A rapid glance at the principles which have just been established suffices to show that pébrine might now be regarded as vanquished. Pasteur had demonstrated that moths free from corpuscles never produced a single corpusculous egg; he had proved, moreover, that eggs brought up in a state of isolation, at a distance from contaminated eggs, produce no worms, chrysalides, or moths which are corpusculous. It was easy, therefore, to multiply cultivations free from pébrine. The production of silk and the production of eggs was thus secured. To make sure that the eggs were pure it was only necessary to have recourse to the microscopic examination of the moths which had produced them. These observations might be made by women, by young girls, even by children. It was sufficient to crush up a moth in a little water, and to put a drop of this mixture under the microscope, to see the corpuscles clearly, if they existed. It seemed, then, that the plague was got rid of.
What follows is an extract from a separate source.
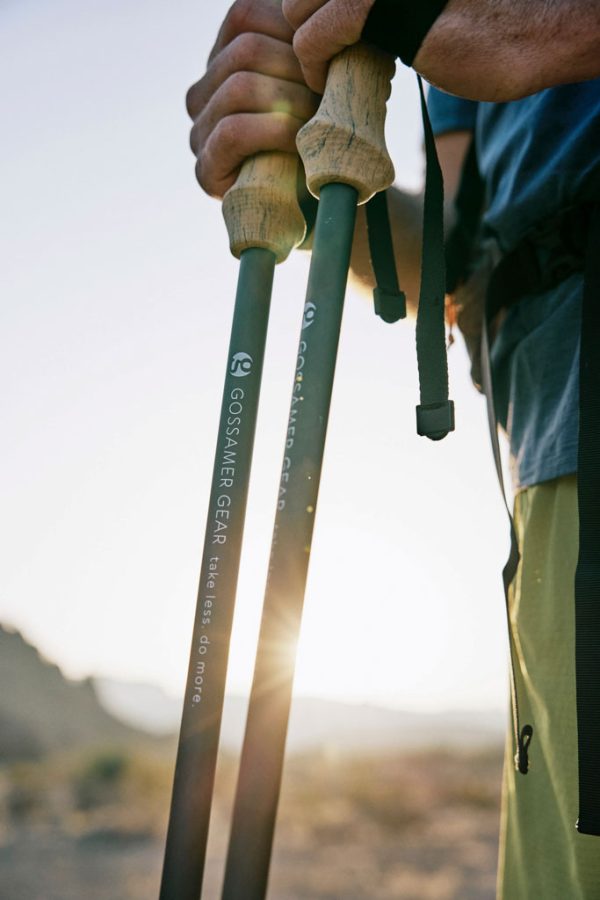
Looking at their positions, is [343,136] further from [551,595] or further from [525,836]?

But Pasteur was not slow in recognising that the general belief in a single malady could not be justified. If the experiments of 1866 had demonstrated to him the full extent of the corpusculous malady, and had established the principles of a treatment proper for its prevention, the method he had adopted had also shown him that pébrine was far from being the only cause from which the silk culture suffered.

It was in 1867 that this result was obtained. From an experimental point of view, that year counted double for Pasteur. Influenced by a profound sympathy for the misery which he had witnessed during two successive years, and, at the same time, impatient to find the cause of the scourge, Pasteur, in the months of February, March, and April, in advance of the great industrial cultivations, commenced a series of experiments on worms hatched by artificial heat, and fed with mulberry leaves from a hothouse.